§ Work task
Task for the records below: please copy exactly, and only, the lines from the one containing "Photo 7 from" to the last line, both included, leaving out the pictures.

§ Records for processing
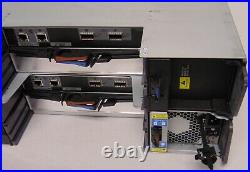 NetApp DS4246 Hard Drive Disk Array 2x IOM6 3.5 Expansion Storage Bay Shelf SAS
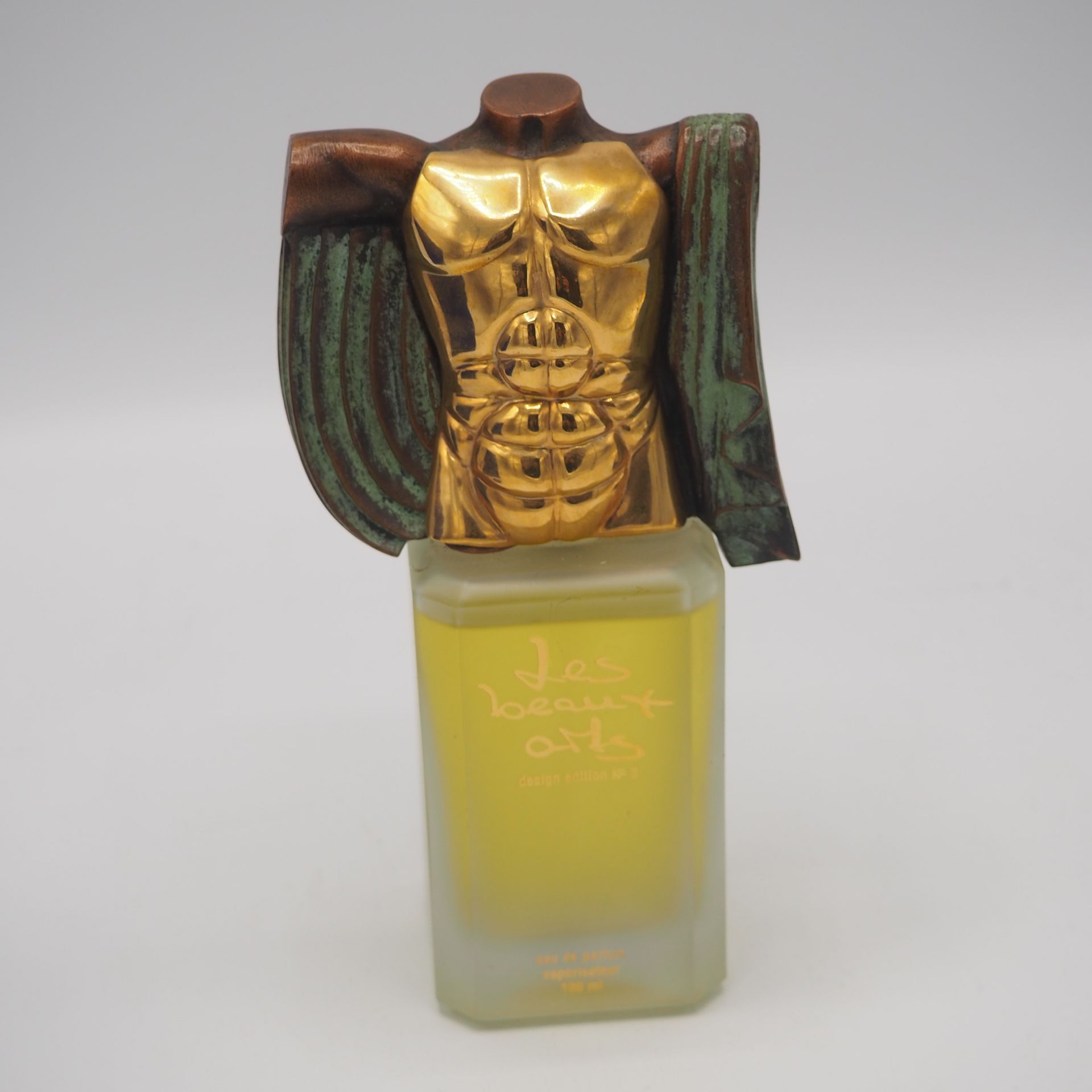 Miguel Ortiz Berrocal Miguel Ortiz Berrocal : Perfume bottle, "les beaux arts", &hellip;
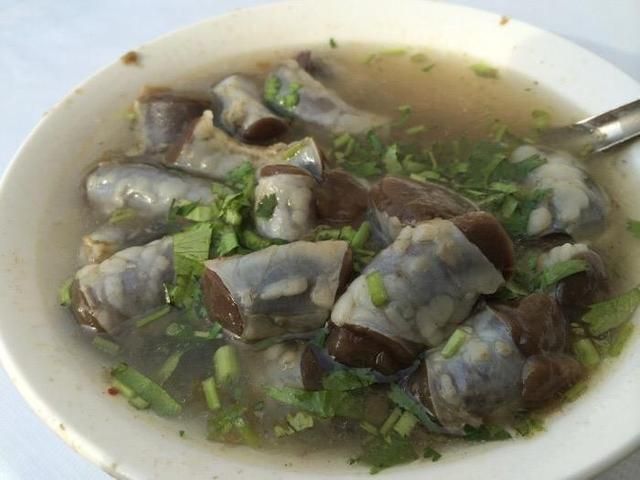 山东四大怪菜：乌鱼蛋上榜，油炸蝎子位居第一宝座 第3张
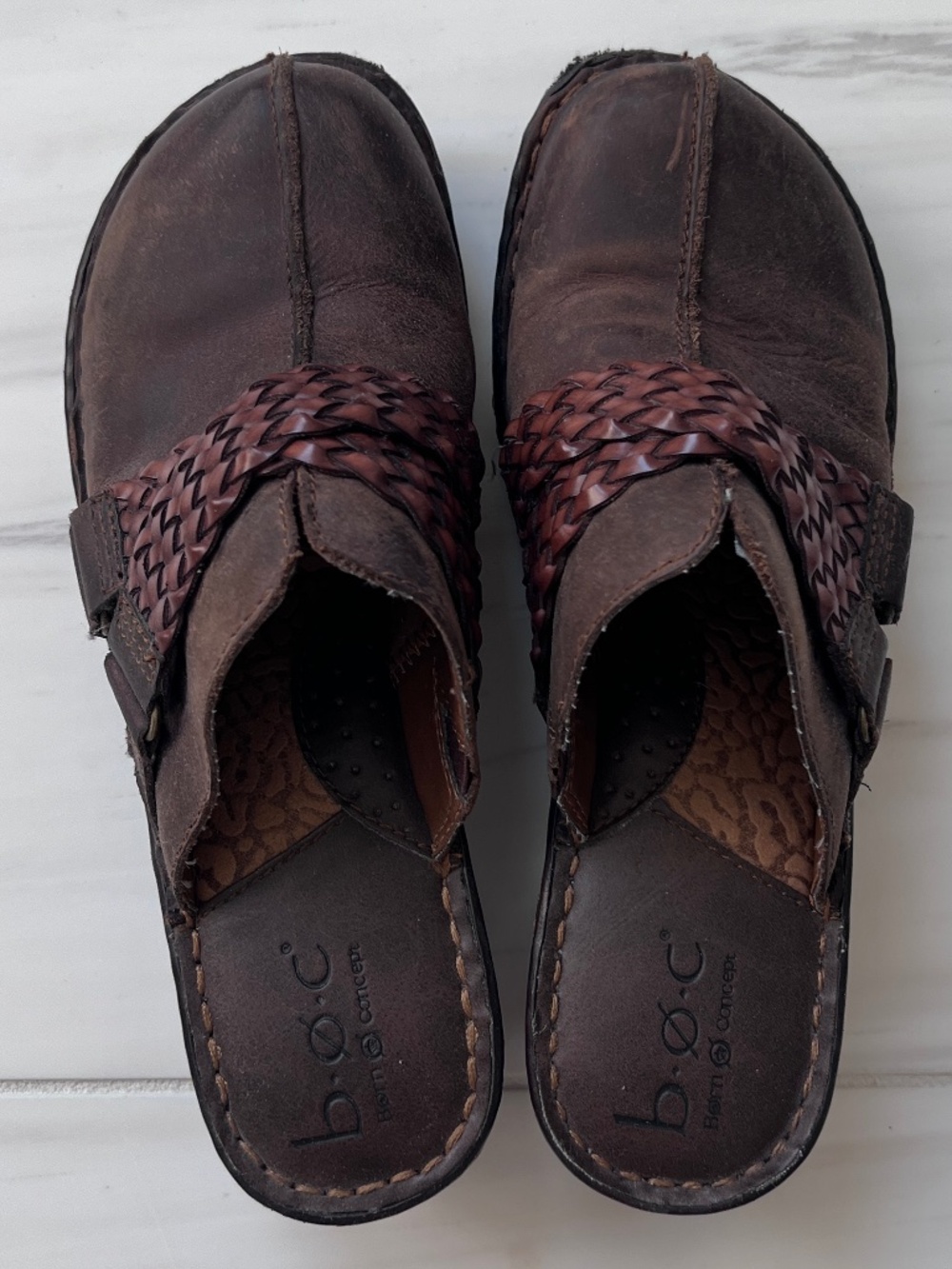 b.o.c Clogs Size 8/39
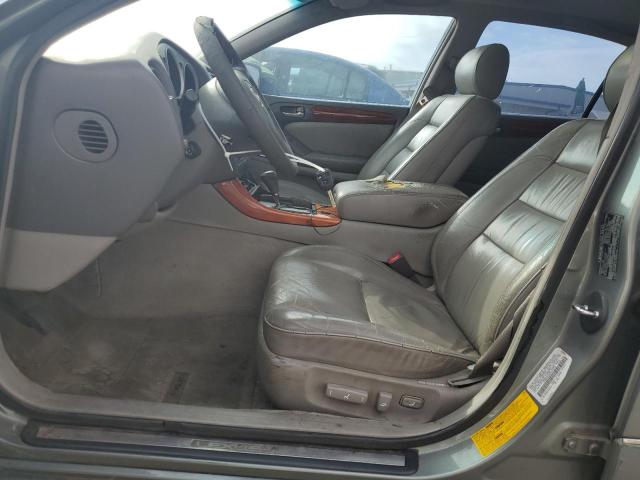 Photo 7 from auction – 2002 LEXUS GS 300 with VIN JT8BD69S620157229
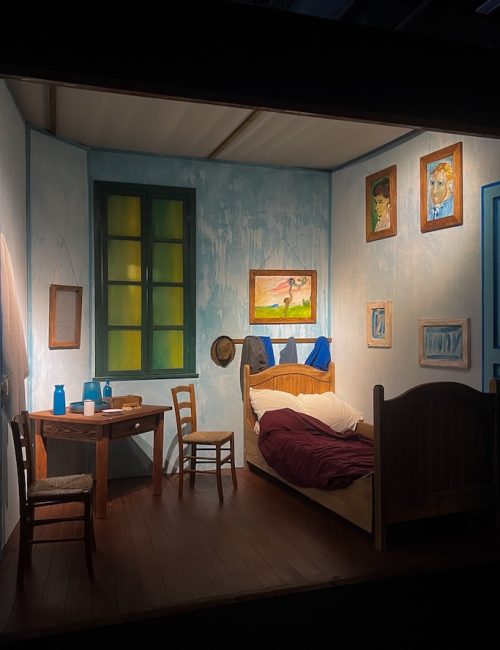 Nantes Van Gogh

§ Exercise result
 Photo 7 from auction – 2002 LEXUS GS 300 with VIN JT8BD69S620157229
 Nantes Van Gogh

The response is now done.